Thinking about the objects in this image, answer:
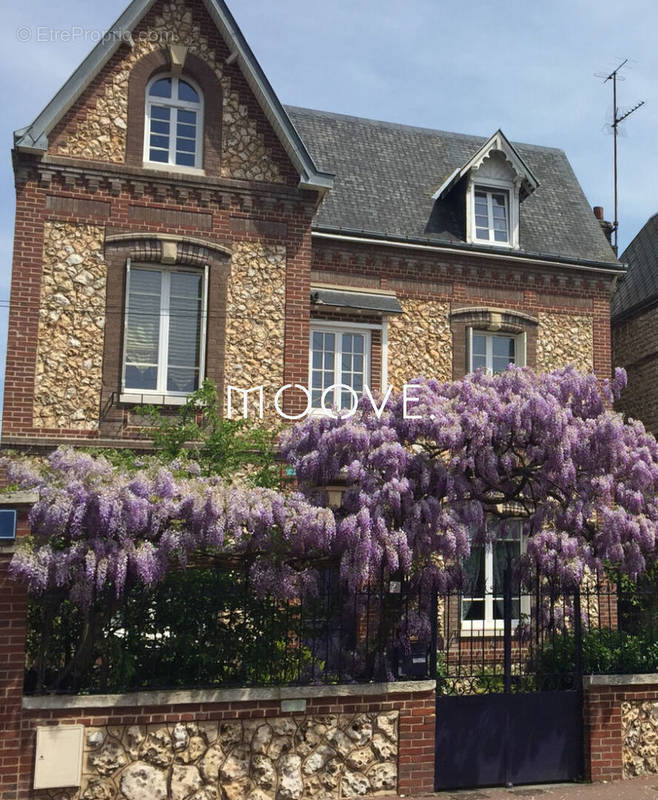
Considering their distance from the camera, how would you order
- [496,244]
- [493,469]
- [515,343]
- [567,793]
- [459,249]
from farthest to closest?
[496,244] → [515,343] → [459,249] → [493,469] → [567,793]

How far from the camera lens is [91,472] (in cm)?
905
━━━━━━━━━━━━━━━━━━━━━━━━━━━━━━
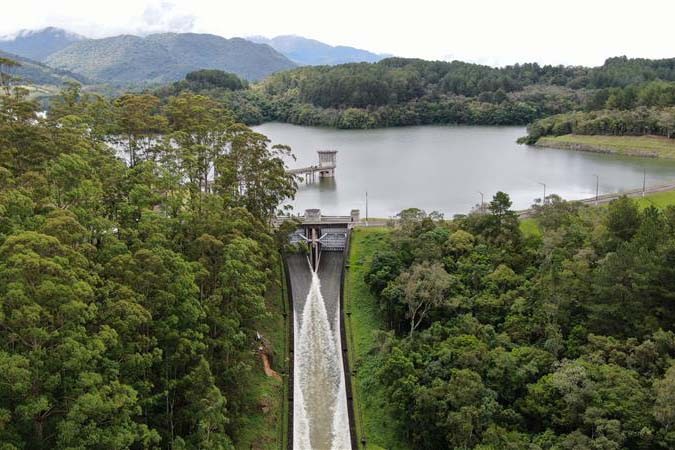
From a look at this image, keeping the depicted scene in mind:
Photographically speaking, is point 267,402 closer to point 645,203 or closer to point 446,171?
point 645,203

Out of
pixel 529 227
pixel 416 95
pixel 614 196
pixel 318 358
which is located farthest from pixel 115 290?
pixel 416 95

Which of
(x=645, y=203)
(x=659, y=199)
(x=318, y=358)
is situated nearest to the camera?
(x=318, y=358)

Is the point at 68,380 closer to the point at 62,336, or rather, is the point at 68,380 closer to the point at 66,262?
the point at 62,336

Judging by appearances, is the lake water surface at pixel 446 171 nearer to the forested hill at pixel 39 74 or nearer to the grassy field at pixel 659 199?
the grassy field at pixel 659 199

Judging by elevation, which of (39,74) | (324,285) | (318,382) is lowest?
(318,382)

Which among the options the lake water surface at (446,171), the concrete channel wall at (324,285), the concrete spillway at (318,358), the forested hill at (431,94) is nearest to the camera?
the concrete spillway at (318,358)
━━━━━━━━━━━━━━━━━━━━━━━━━━━━━━
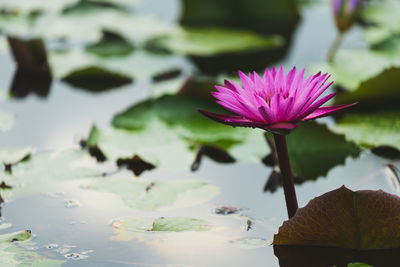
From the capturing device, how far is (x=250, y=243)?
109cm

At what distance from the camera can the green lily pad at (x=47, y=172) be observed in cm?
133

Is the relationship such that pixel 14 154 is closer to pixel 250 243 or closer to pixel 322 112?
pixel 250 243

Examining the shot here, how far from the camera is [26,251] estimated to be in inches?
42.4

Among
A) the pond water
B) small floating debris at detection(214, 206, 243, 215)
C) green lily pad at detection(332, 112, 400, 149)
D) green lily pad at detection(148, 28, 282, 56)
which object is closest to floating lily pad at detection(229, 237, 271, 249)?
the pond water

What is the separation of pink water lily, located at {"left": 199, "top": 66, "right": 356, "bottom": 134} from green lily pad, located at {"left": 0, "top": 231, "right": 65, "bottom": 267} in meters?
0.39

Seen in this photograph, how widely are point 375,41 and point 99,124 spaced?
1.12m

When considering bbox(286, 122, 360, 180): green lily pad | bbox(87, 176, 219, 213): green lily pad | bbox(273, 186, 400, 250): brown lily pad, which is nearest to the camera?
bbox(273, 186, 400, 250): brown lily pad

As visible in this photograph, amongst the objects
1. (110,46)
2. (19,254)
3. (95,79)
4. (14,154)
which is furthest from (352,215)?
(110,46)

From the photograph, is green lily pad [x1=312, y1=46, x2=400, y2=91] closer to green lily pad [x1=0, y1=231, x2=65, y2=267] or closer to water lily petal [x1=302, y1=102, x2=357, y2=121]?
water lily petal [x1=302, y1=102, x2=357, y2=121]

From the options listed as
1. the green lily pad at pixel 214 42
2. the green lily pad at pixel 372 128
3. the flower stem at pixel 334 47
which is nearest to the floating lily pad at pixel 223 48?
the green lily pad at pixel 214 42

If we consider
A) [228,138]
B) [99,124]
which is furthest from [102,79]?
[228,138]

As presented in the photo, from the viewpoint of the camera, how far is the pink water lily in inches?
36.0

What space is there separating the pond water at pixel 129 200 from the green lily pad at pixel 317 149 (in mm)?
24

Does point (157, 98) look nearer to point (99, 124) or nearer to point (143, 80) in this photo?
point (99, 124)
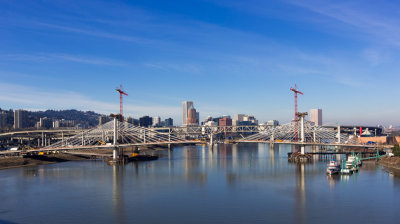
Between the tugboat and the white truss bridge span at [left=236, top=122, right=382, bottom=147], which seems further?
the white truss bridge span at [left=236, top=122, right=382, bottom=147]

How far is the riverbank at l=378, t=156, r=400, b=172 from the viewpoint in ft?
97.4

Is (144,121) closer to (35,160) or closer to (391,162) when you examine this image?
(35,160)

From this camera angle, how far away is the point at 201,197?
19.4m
━━━━━━━━━━━━━━━━━━━━━━━━━━━━━━
» WHAT IS EXPECTED
Find every line in the records above that contains the word "right" and copy each of those lines.

» SOLUTION TO THE EXERCISE
What is the separation of pink water lily, located at {"left": 199, "top": 66, "right": 356, "bottom": 134} from green lily pad, located at {"left": 0, "top": 231, "right": 65, "bottom": 267} in meters?
Between the tugboat and the white truss bridge span at [left=236, top=122, right=382, bottom=147], which seems further?
the white truss bridge span at [left=236, top=122, right=382, bottom=147]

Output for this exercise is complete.